Я всегда знал, что она особенная. Не просто потому, что родилась от меня. А потому, что росла под моими глазами, как цветок, который я сам поливал, защищал от ветра, оберегал от лишнего света. И вот теперь этот цветок распустился, и мне стало трудно смотреть на него сквозь призму простого отцовства.
Она стояла у окна, в той же футболке, которую носила с утра — мятной, свободной, до бёдер. На плечах лежали тёмные волосы, чуть растрепанные после учебы. Я не слышал, как она вошла, но почувствовал её запах раньше, чем увидел. Лёгкая отдушка — молочный шампунь, немного пота, и что-то своё, женское, почти невидимое, но уже присутствующее.
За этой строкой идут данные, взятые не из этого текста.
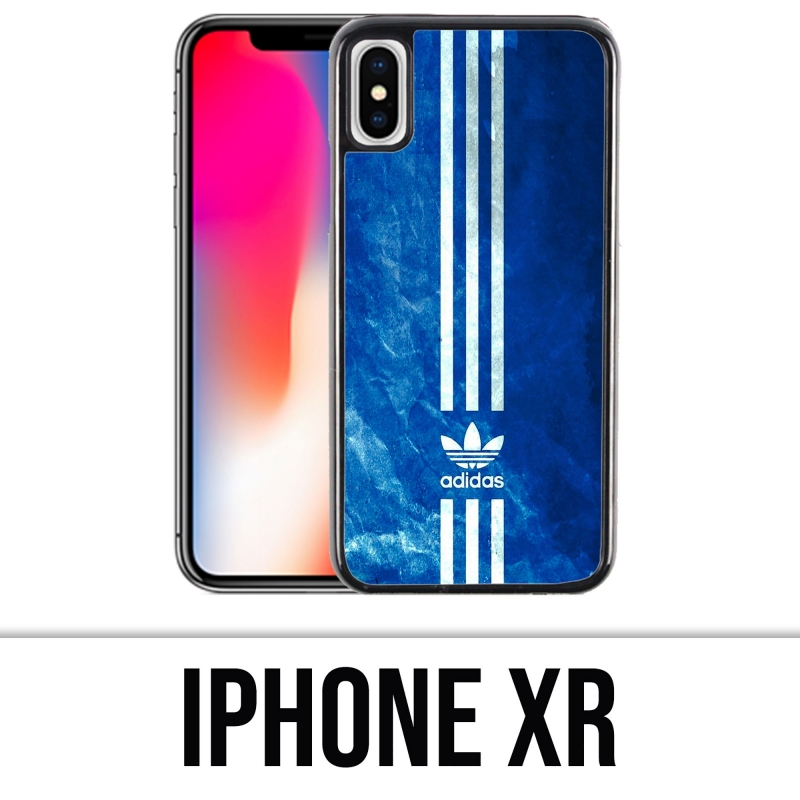 Custodia per iPhone XR - Adidas strisce blu
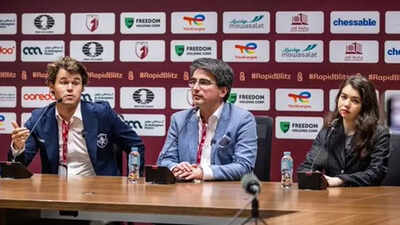 Magnus Carlsen wins sixth Rapid World title; Koneru Humpy joint top but settles for bronze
— Пап, можно тебя на минуту? — спросила она, не оборачиваясь.
Голос дрожал. Не сильно. Только для тех, кто знает её голос как свои пять пальцев.
— Конечно, — ответил я, закрывая ноутбук.
Она повернулась медленно, будто не хотела показать себя целиком сразу. Грудь под футболкой колыхнулась еле заметно, когда она глубоко вздохнула. Маленькие, плотно сжатые соски проступали сквозь ткань — не от холода. Скорее, от напряжения. От чего-то внутри, что давило на грудную клетку, как страх перед прыжком с высоты.